At one point, the IP addresses and names were kept in tables that were downloaded nightly. As the Internet kept growing, this became impractical for a number of reasons related to the size of the table and issues surrounding single point of failure. Take a look at this excerpt of the static host file /etc/hosts maintained on a UNIX host:
/etc/hosts
127.0.0.1loopback
172.20.1.41relay relay.sans.org
172.20.31.19goo goo.sans.org
Although UNIX and Windows 2000 hosts still maintain a small local hosts file to identify local and frequently used hosts, this function has been augmented by adding DNS capabilities. Most UNIX and Windows 2000 hosts are configured to search the host's file first and if a host is not found there, to search DNS for the resolution for the host. This offloads most of the maintenance burden from the system administrator to individual administrators who maintain DNS servers.

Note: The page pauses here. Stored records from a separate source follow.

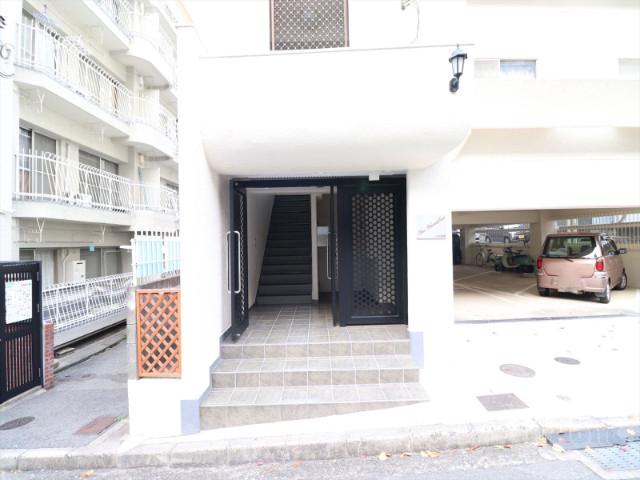 21/30 エントランス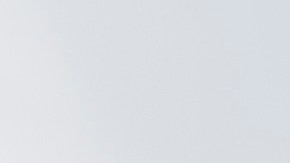 El senador Markwayne Mullin, republicano por Oklahoma, habla con periodistas en la escalinata del Capitolio en Washington, el jueves 5 de marzo de 2026.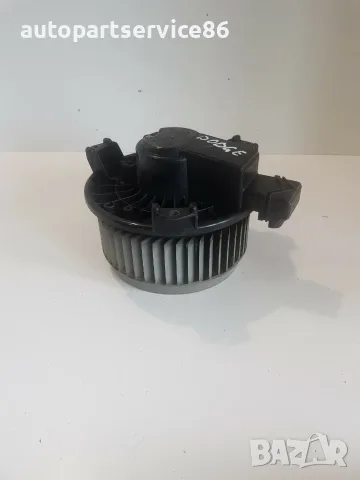 Мотор на вентилатор отопление Denso за Dodge Caliber (2006-2011) 272700-5011, снимка 2 - Части - 55334973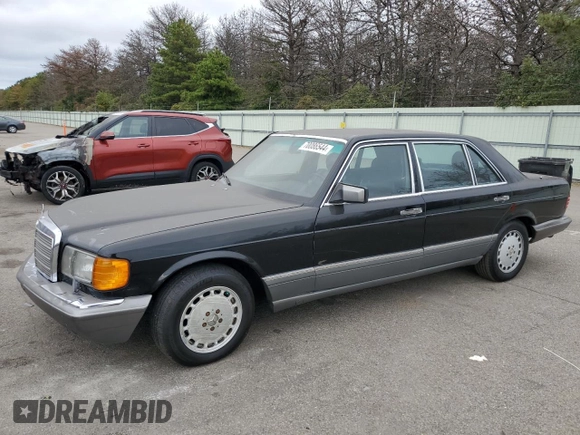 1990 Mercedes-Benz 560 with VIN WDBCA39E7LA509137, listed as a Copart auction lot 70086544 with 167,102 mi miles and Clean Title. Bid and sale history available at DreamBid. Image 1.
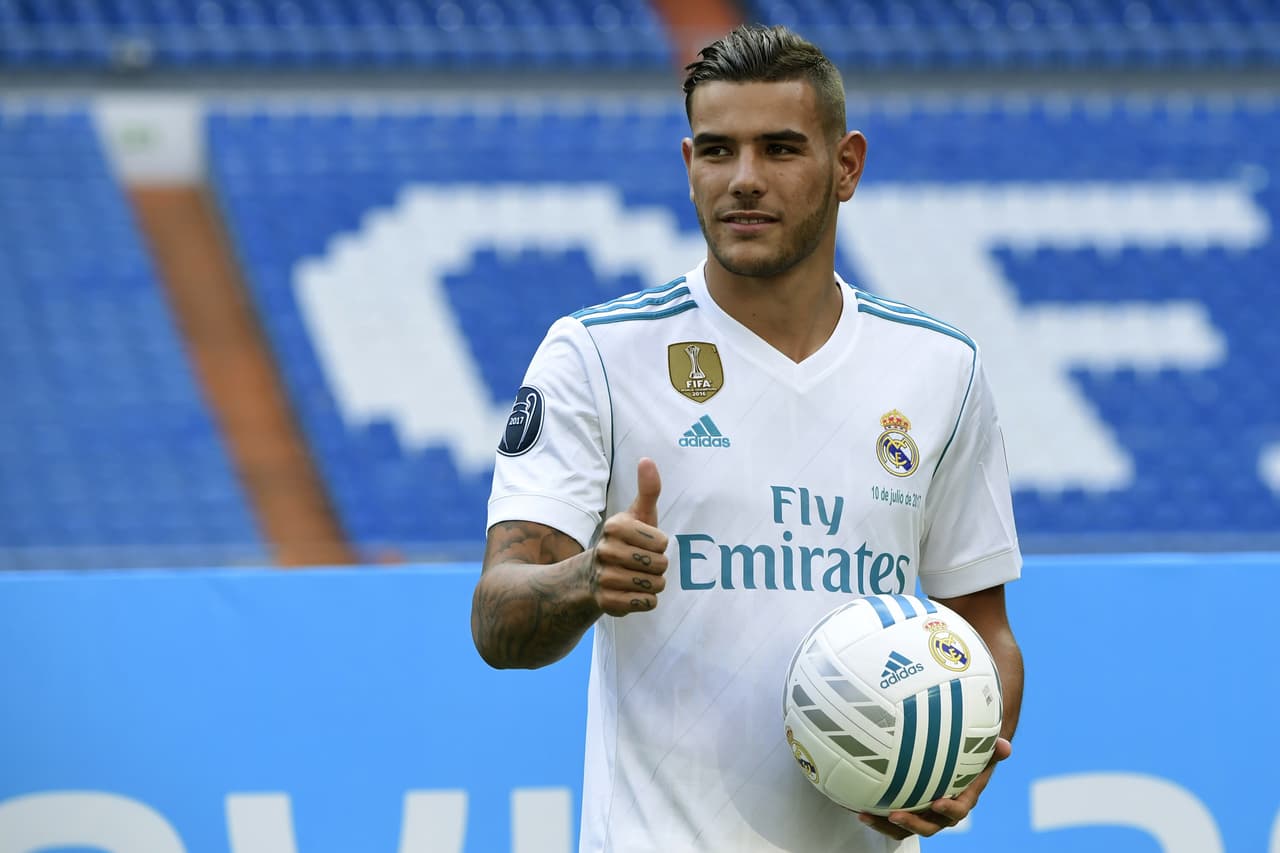El Real Madrid no tiene planes para el jugador francés 
<b>Theo Hernández.</b> Apenas hace un año pagó por él 30 millones de euros y ahora ha decidido darle su pase de salida del equipo. Mientras se oficializa su salida, el jugador acude todavía a los entrenamientos del equipo a bordo de su Lamborghini Aventador S, el cual ha llamado la atención por su color.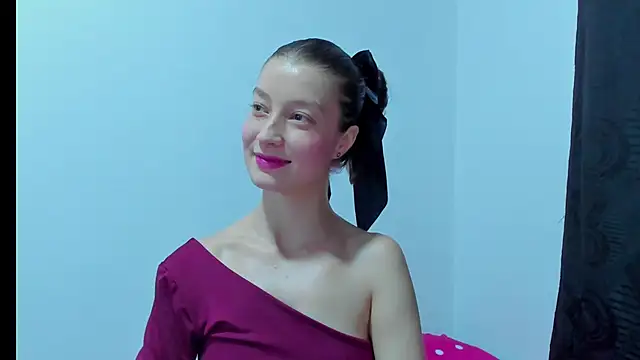 MiiaVolkova online show from 10/03/25, 11:17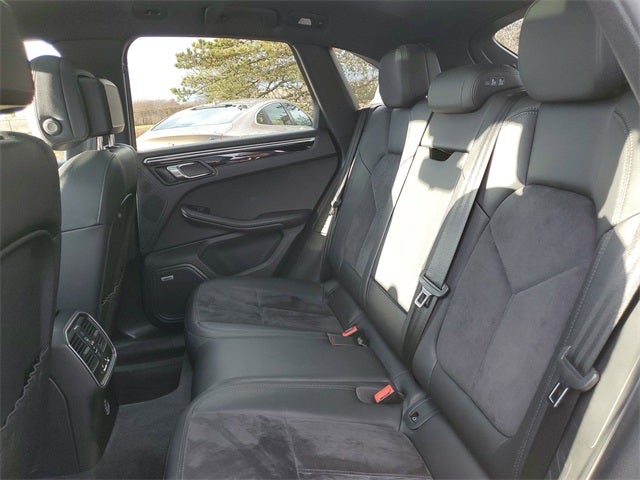 2019 Porsche Macan Base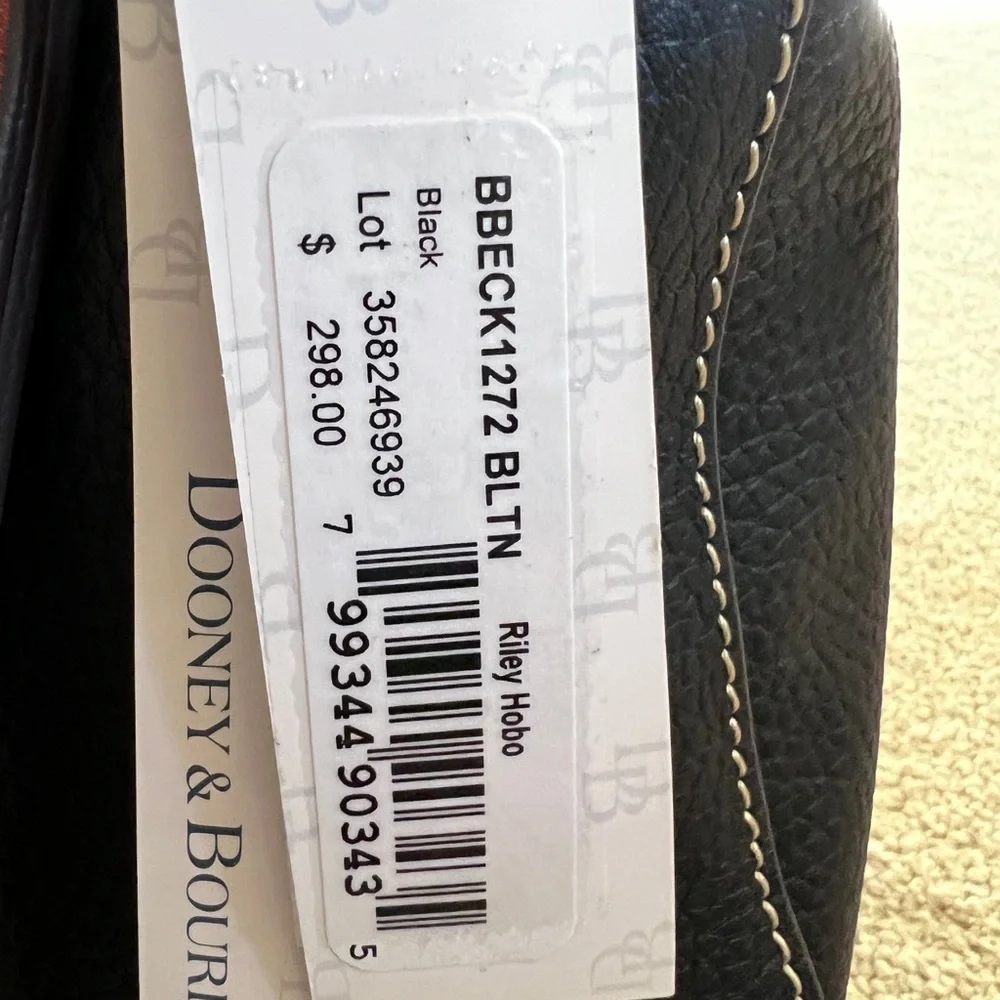 Dooney & Bourke Pebble Grain Riley Hobo Bag in Black — New with Tags - Picture 4 of 8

Before jumping into the DNS, a discussion of DNS domains is needed. A domain is really just a logical division of DNS or the DNS database. The initial seven well-known "generic" domains have the three-letter endings such .com, .org, .edu, .net, and to a lesser extent .int, .gov, and
.mil. The list of top-level domains has been expanded to include .aero, .biz, .coop, .info,
.museum, .name, and .pro. There are also two-letter domains, which often appear as country codes (.us, .fr, and .uk for the United States, France, and the United Kingdom). Within each of those generic domains are the domains used every day (for example, yahoo.com and sans.org). Each of these domains represents a slice of the entire DNS pie.

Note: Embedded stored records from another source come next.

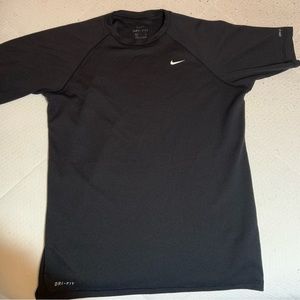 Nike Dri Fit, Color Black, Size Small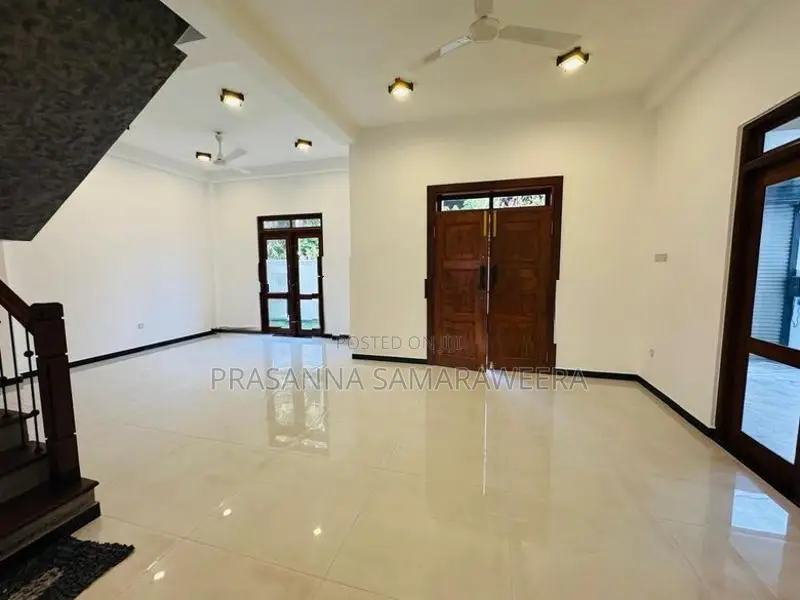 Brand New Solid Super Luxury 2 Storey House for Sale Piliyandala Town
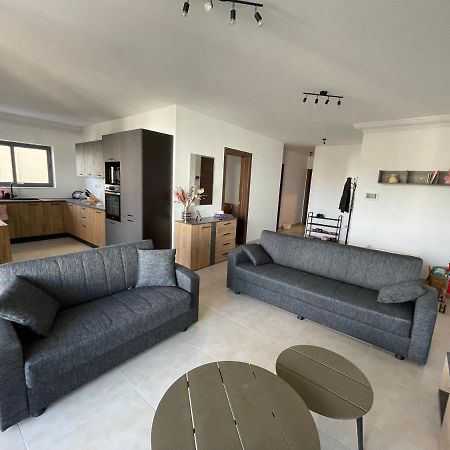 Blue Skies Family Apartment With Terrace San Pawl il-Baħar Eksteriør bilde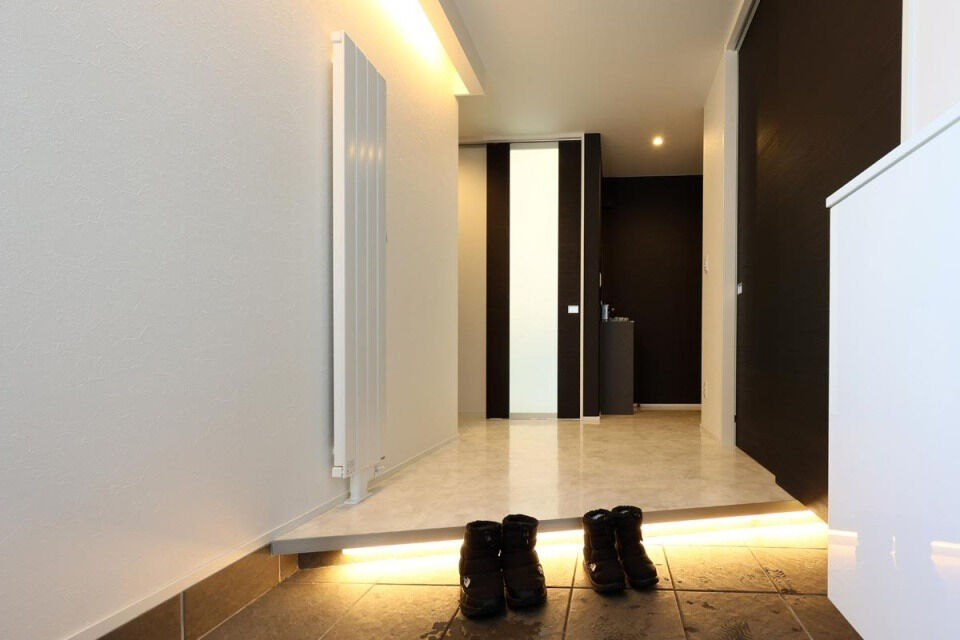 生杉建設 【2000万円台｜苫小牧市｜2階建て｜オーダーキッチン】シンプルさにこだわった、白が映えるモダンな家の建築実例画像10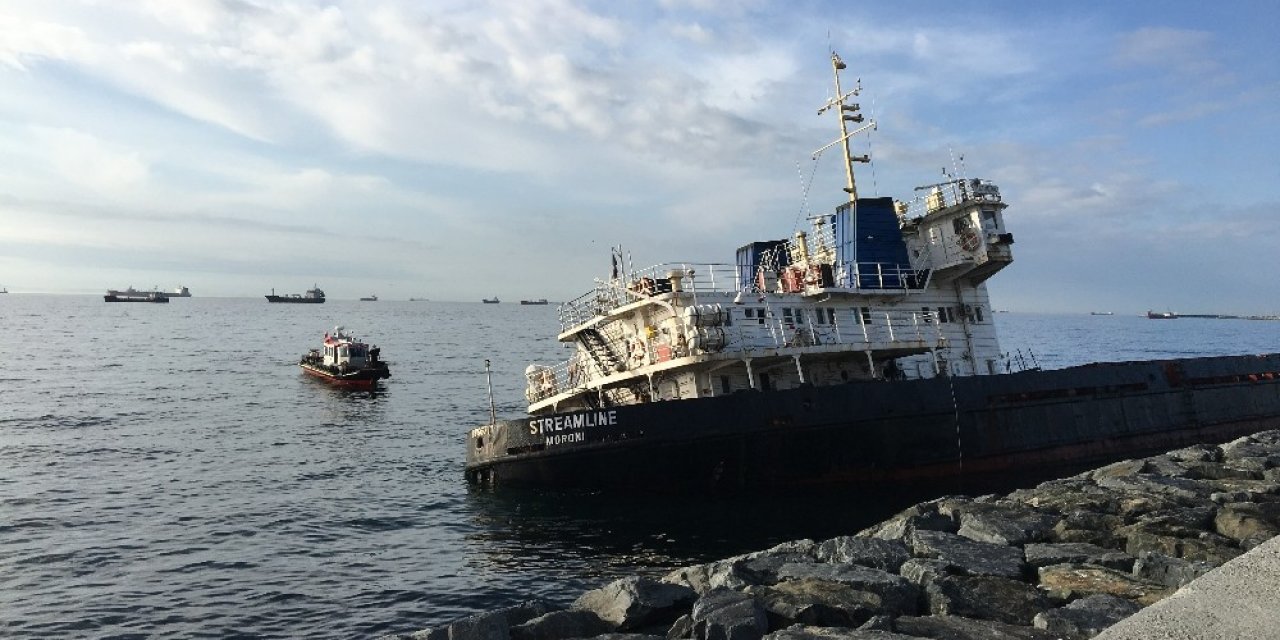 Zeytinburnu’nda Kıyıya Oturan Geminin Çevresinde Dalgıçlar İnceleme Yaptı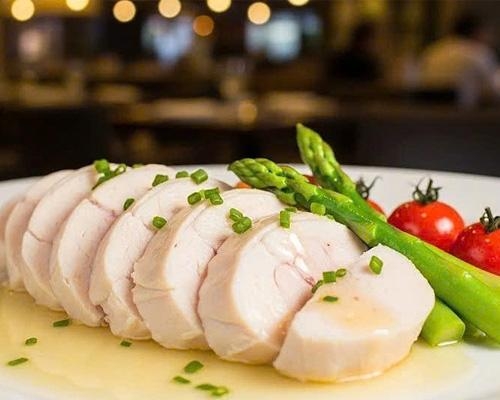 Người men gan cao ăn thịt gà được không?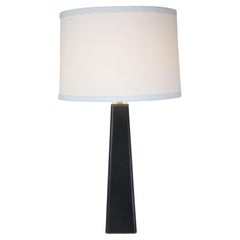Lampada da tavolo in pelle disegnata da Lisa Johansson-Pape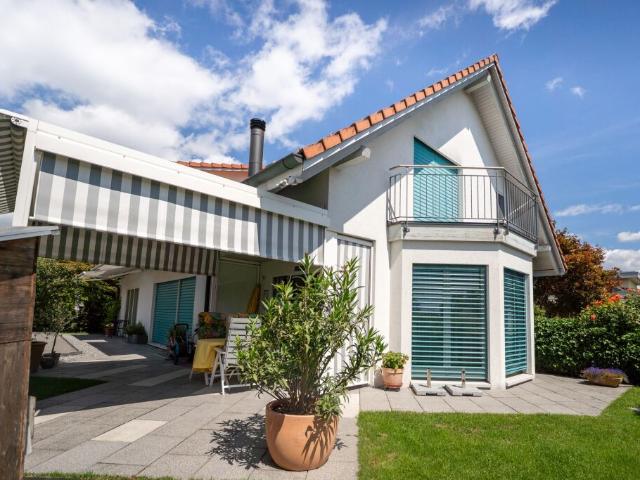 Exklusives Einfamilienhaus an ruhiger Lage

Now that you have been introduced to the concept of DNS domains, how does DNS name resolution really work? At a very rudimentary level, there are basically two resolving routines: gethostbyaddr and gethostbyname. When you do some kind of DNS resolution, a host needs to either translate an IP number into a host name or a host name into an IP number. The real issue at hand is that people refer to hosts by their God-given host names, whereas computers refer to hosts by their binary-derived IP numbers. After all, there is no field in an IP datagram for the host name, only the IP number.

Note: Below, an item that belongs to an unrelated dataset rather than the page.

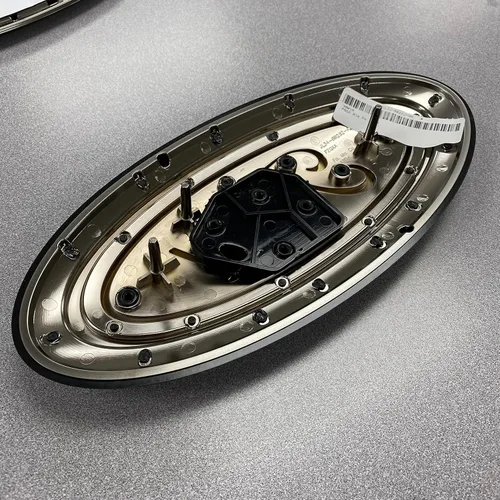 Miniatura 6 de Insignias ovaladas para parrilla y portón trasero Ford F-150 negro ahumado 18-20 sin cámara frontal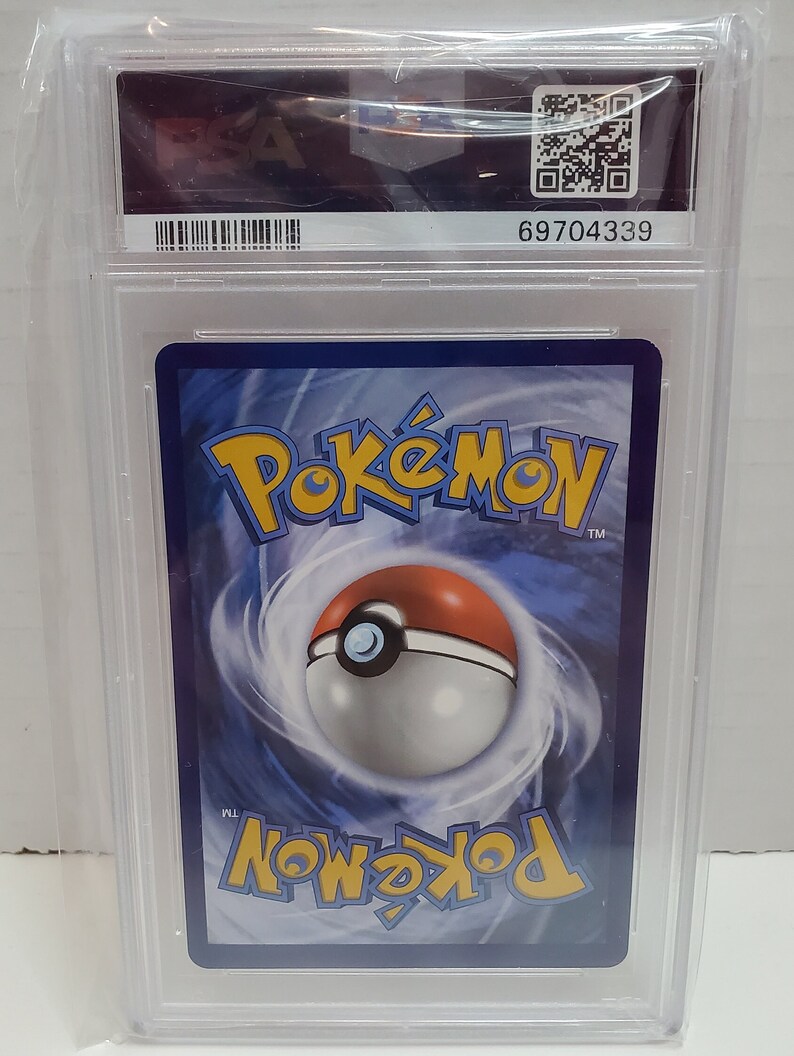 Może przedstawiać: Zbliżenie na tył karty Pok&eacute;mon. Karta jest niebieska z białym Pok&eacute;ballem w środku. Tekst "Pok&eacute;mon" jest nadrukowany na g&oacute;rze karty na biało, a "Pok&eacute;mon" na dole karty na ż&oacute;łto.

The gethostbyaddr call issued by your host delivers an IP number to a DNS server and tells it to resolve the host name and return it. There is much more to the process than meets the superficial eye, and this is discussed in Chapter 6, "DNS." Conversely, a gethostbyname call delivers a host name to a DNS server and requests resolution to an IP number. Understand that this explanation of DNS is a gross oversimplification of the processes and issues involved because it is intended to be a very introductory exposure.